[Collected data entries]
_ _ _ _
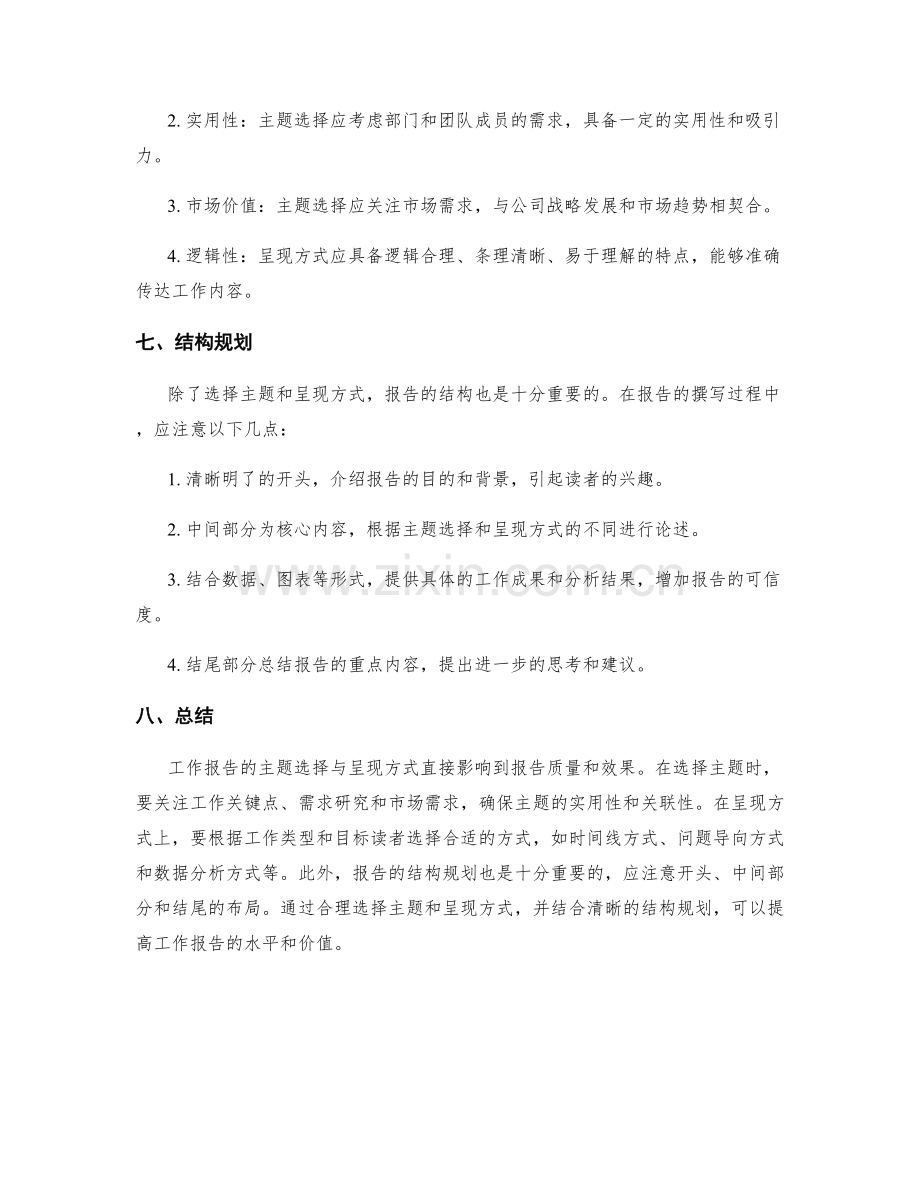 2.实用性：主题选择应考虑部门和团队成员的需求，具备一定的实用性和吸引力。

3.市场价值：主题选择应关注市场需求，与公司战略发展和市场趋势相契合。

4.逻辑性：呈现方式应具备逻辑合理、条理清晰、易于理解的特点，能够准确传达工作内容。

七、结构规划

除了选择主题和呈现方式，报告的结构也是十分重要的。在报告的撰写过程中，应注意以下几点：

1.清晰明了的开头，介绍报告的目的和背景，引起读者的兴趣。

2.中间部分为核心内容，根据主题选择和呈现方式的不同进行论述。

3.结合数据、图表等形式，提供具体的工作成果和分析结果，增加报告的可信度。

4.结尾部分总结报告的重点内容，提出进一步的思考和建议。

八、总结

工作报告的主题选择与呈现方式直接影响到报告质量和效果。在选择主题时，要关注工作关键点、需求研究和市场需求，确保主题的实用性和关联性。在呈现方式上，要根据工作类型和目标读者选择合适的方式，如时间线方式、问题导向方式和数据分析方式等。此外，报告的结构规划也是十分重要的，应注意开头、中间部分和结尾的布局。通过合理选择主题和呈现方式，并结合清晰的结构规划，可以提高工作报告的水平和价值。

www.zixin.com.cn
_ _ _ _
**How to complete this task:** Leave out the pictures and transcribe the entries above exactly.

**The completed task:**
 2.实用性：主题选择应考虑部门和团队成员的需求，具备一定的实用性和吸引力。

3.市场价值：主题选择应关注市场需求，与公司战略发展和市场趋势相契合。

4.逻辑性：呈现方式应具备逻辑合理、条理清晰、易于理解的特点，能够准确传达工作内容。

七、结构规划

除了选择主题和呈现方式，报告的结构也是十分重要的。在报告的撰写过程中，应注意以下几点：

1.清晰明了的开头，介绍报告的目的和背景，引起读者的兴趣。

2.中间部分为核心内容，根据主题选择和呈现方式的不同进行论述。

3.结合数据、图表等形式，提供具体的工作成果和分析结果，增加报告的可信度。

4.结尾部分总结报告的重点内容，提出进一步的思考和建议。

八、总结

工作报告的主题选择与呈现方式直接影响到报告质量和效果。在选择主题时，要关注工作关键点、需求研究和市场需求，确保主题的实用性和关联性。在呈现方式上，要根据工作类型和目标读者选择合适的方式，如时间线方式、问题导向方式和数据分析方式等。此外，报告的结构规划也是十分重要的，应注意开头、中间部分和结尾的布局。通过合理选择主题和呈现方式，并结合清晰的结构规划，可以提高工作报告的水平和价值。

www.zixin.com.cn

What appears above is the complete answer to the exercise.